Many readers noted that the book was more historical than philosophical and that a different kind of project could be developed in the future: organizing the new political theory as a set of principles to be versed in rules and institutions, rather than tracing its prehistory and gradual development. It is that project that I now plan to start developing with this manifesto.
In a number of writings since History Has Begun I decided on the name “virtualism” as the most appropriate for the political philosophy first broached in that book. We are now in the year of the metaverse, so I no longer have to spend a lot of energy defending the idea that virtual reality is for us less a technology than a whole way of life. And yet what I argued in History Has Begun was that virtual reality was already present everywhere in American society. It was perhaps not explicit, but that in a way is the whole point of virtual reality. Explicitness would ruin the illusion.

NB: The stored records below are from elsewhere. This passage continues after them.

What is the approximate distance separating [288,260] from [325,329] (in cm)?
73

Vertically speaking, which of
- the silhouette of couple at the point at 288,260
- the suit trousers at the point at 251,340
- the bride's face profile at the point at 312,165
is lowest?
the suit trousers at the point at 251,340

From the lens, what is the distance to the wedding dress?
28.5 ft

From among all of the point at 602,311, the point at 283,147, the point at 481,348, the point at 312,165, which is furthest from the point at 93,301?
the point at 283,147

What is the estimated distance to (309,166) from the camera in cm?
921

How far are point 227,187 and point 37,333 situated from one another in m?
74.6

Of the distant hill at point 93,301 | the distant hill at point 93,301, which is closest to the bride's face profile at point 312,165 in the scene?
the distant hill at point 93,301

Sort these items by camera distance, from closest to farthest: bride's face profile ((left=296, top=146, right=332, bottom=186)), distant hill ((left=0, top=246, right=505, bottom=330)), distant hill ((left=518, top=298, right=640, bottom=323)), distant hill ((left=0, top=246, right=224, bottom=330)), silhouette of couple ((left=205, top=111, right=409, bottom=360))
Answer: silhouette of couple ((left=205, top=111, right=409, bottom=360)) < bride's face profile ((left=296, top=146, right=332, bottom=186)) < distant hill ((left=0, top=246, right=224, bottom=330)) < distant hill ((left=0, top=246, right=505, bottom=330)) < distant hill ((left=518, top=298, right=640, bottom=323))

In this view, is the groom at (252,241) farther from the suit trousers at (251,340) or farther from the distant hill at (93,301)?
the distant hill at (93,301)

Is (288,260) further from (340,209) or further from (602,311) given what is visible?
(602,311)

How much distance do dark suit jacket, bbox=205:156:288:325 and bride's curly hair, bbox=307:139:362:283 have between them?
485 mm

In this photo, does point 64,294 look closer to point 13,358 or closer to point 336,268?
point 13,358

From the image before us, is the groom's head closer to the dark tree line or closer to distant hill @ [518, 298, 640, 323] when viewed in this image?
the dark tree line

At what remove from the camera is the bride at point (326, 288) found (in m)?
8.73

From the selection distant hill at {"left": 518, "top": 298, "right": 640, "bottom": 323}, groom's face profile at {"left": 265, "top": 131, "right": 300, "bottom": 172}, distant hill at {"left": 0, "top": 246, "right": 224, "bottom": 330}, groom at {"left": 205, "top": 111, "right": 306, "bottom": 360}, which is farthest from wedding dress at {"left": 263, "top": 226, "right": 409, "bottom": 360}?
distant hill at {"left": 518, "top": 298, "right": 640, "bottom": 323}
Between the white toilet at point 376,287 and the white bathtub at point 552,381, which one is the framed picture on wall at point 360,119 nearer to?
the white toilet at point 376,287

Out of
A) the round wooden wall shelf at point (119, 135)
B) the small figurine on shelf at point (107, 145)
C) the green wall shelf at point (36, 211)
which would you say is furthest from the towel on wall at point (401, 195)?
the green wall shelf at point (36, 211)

Take wokeness, for example: put on your avatar, enter an artificial and highly organized world, play by the rules, marvel at the wonders. “Wow, 300 genders!” There are rewards and penalties in the woke metaverse, just as in every video game. In History Has Begun I focused on a different metaverse, Trumpism, but they are children of the same god, the political idea I call virtualism. The higher genus is virtualism. Wokeness and Trump are varieties of virtualism, and many other varieties can easily be conceived.
Virtualism responds to a very serious political demand. How to give depth to political experience without running the deadly risks entailed by politics? Those risks were somehow accepted or even celebrated before the liberal moment. With liberalism, we took the opposite path, eliminating political risk even if that came at the cost of a great levelling, neutralization or reduction of human experience. I see political virtualism as a synthesis of these two extremes: every experience is admitted but only as a virtual experience, a fantasy to be enjoyed in the relative safety of its own unreality.
There is a question of how to publish a manifesto in our time. Affixing it to a church door or publishing it the newspaper seem frankly outdated. As I argued before, a new idea or concept are perfectly suited to be embodied in an NFT or non-fungible token. An NFT has no physical reality, while acquiring the kind of permanence that every good idea aspires to. I am thus publishing my Manifesto of Virtualism as an NFT. You can take a look at the Manifesto here. You can even screenshot or download a copy for free.
P.S.: the Manifesto has now been sold for 10 Eth, the equivalent to 45,000 USD at current rates, but will continue to be on the market and future transactions remain of course possible.